*Material supplied*
- - -

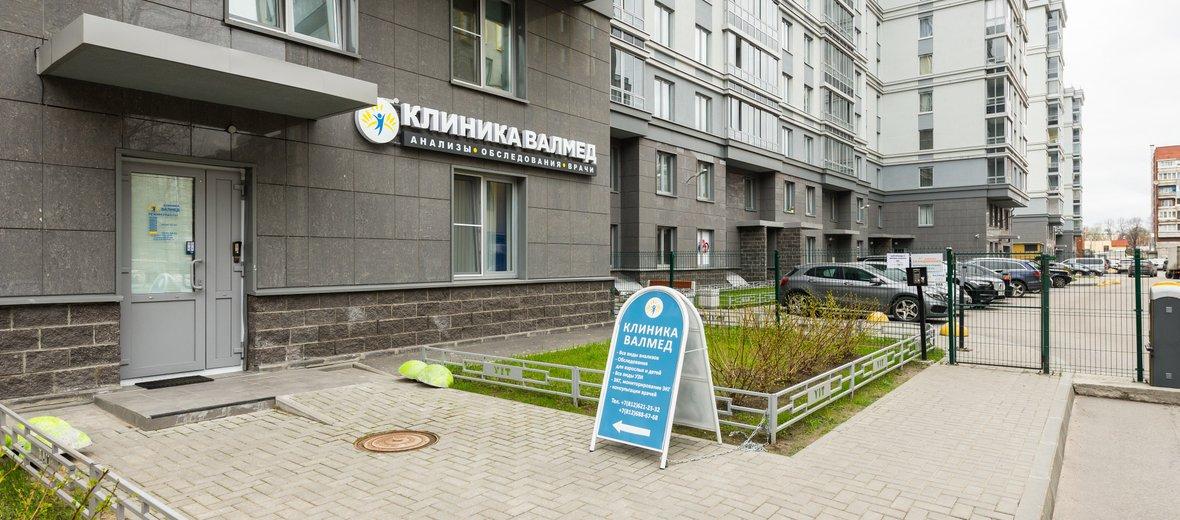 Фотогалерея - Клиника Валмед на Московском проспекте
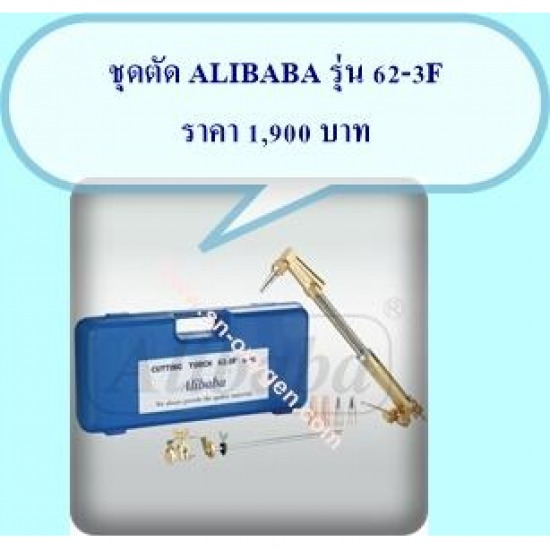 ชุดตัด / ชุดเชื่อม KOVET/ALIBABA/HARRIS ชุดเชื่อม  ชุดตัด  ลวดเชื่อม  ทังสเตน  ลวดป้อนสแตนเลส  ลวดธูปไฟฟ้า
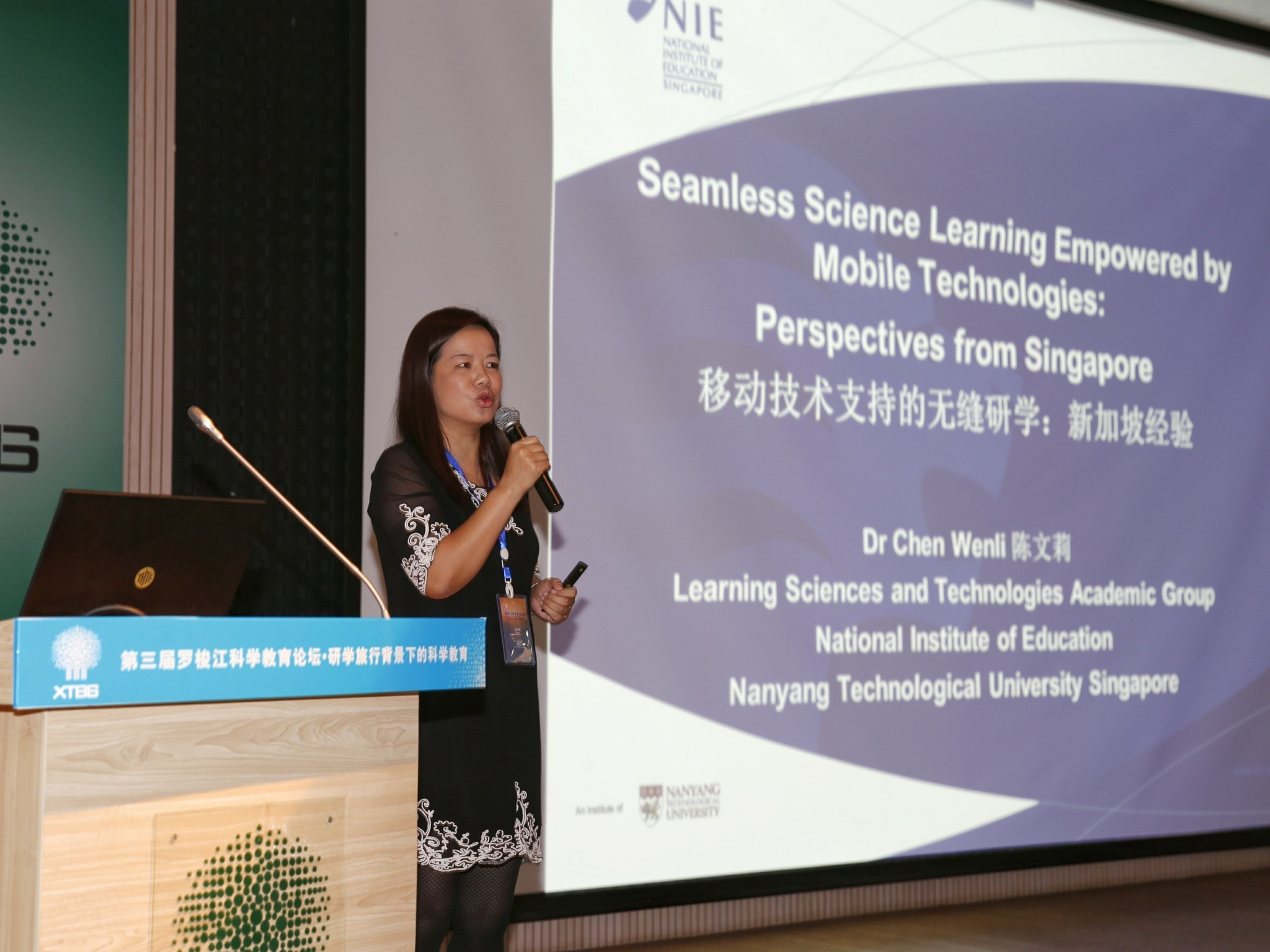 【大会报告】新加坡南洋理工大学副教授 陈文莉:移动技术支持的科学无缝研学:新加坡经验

- - -

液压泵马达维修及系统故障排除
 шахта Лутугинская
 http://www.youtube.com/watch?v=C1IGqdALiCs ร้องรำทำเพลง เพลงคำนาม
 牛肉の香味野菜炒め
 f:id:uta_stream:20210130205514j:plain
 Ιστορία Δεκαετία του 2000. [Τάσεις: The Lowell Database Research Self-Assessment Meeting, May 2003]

- - -

*Your assignment*
Begin with the line above that has "шахта Лутугинская" and continue through the line that has "Ιστορία Δεκαετία του", setting each one down exactly. Stop there.

*Exercise result*
 шахта Лутугинская
 http://www.youtube.com/watch?v=C1IGqdALiCs ร้องรำทำเพลง เพลงคำนาม
 牛肉の香味野菜炒め
 f:id:uta_stream:20210130205514j:plain
 Ιστορία Δεκαετία του 2000. [Τάσεις: The Lowell Database Research Self-Assessment Meeting, May 2003]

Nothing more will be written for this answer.